= Required actions =
**A.** Extract everything from "2023 will be" down to "need to do." from the article on preparing a franchise business.
**B.** Answer these questions using the article on preparing a franchise business:
(i) How does the article describe the level of inflation?
(ii) What two options does the article give business owners?
(iii) Which quarter's analysis does the article say an informed guess can be based on?
**C.** Carry on the article on preparing a franchise business for upcoming challenges, starting after its final sentence.

= Reading passage =
Preparing your franchise business for upcoming challenges

To keep your business flourishing, don't follow the trends. Set them.

Preparing your franchise business for upcoming challenges

2023 will be hard for all businesses here in the UK. With the 40-year-high inflation, the political instability and all the uncertainties around the housing market, the interest rates and the fiscal policy, one thing is clear. We should be prepared for a very volatile year. To survive the upcoming turbulent year, you will need some preparation. Here is all you need to do.

Make a decision: Scale or hit the brakes

Being a business owner is all about tough decisions. Decisions that can make or break your business. In times like these, taking things into your own hands and sticking to your plan is what counts. When all is said and done, you have two options – reinvest and scale your business in the hopes you will profit from the shrinking economy, or hit the brakes and let the storm pass. There is no wrong answer. The only bad move is not taking a decision, or even worse – making one and not sticking to it. No one knows your business better than you, so whether you should scale or hit the breaks is determined by various factors. For example, are your clients going to be able to afford your products? Is your market stable? Do you have long-term contracts? While you can’t predict with a hundred percent accuracy whether your business will stay steady, you can make an informed guess based on your analysis from Q3 this year. The 40-year-high inflation is not from yesterday, you know. Your customers have already shown their behaviour during crisis periods.

= Data shown =
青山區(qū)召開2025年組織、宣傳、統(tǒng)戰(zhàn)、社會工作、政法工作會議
--
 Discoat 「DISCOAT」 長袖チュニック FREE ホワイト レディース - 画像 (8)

= Solved tasks =
**A.**
2023 will be hard for all businesses here in the UK. With the 40-year-high inflation, the political instability and all the uncertainties around the housing market, the interest rates and the fiscal policy, one thing is clear. We should be prepared for a very volatile year. To survive the upcoming turbulent year, you will need some preparation. Here is all you need to do.

**B.**
(i) It is a 40-year high.
(ii) Reinvest and scale the business in the hopes of profiting from the shrinking economy, or hit the brakes and let the storm pass.
(iii) Q3 of this year.

**C.**
Invest in the people who want to grow with the right training

While you might think that you will save some money by relieving some of your employees from duty, you are actually making a huge mistake. Naturally, keeping morale high is the least of your problems if you can’t afford to pay salaries. However, if the point is to save some money because of the volatile market, getting rid of already trained professionals is suicide, especially with a record labour shortage in the UK. If you begin shortening your stuff, be prepared to keep this plan for at least two to three years. Moreover, morale as a whole will fall, and many of your best employees will jump ship without hesitation in fear of being next on your list of termination. A better solution is to solidify your employees’ trust in you by investing in their betterment. Use the spare time they will get from the lack of workload to train them and make them more efficient. Invest and promote those who are keen to become better. This way, once your business gets back on track, you will already have one well-oiled, cohesive team that will skyrocket your profits.

Set out processes and regulations

Reinvesting in your employees and franchisees means you will have to regulate their performance and optimise all processes within the company. To do so, your first step is to know your end goal. Make it realistic but ambitious. Next, make a draft of the workflow process. Don’t be a dictator and ask for your partner’s and employees’ input. After all, they are the ones who will use the process every day, and they can optimise it even better. Next, implement all changes one by one for a testing period to see if this truly makes the work more efficient. Finally, when all is done, you can put the new processes into use. If all of this is done with the spirit of collaboration with your franchisees and employees, regulating them won’t be an issue.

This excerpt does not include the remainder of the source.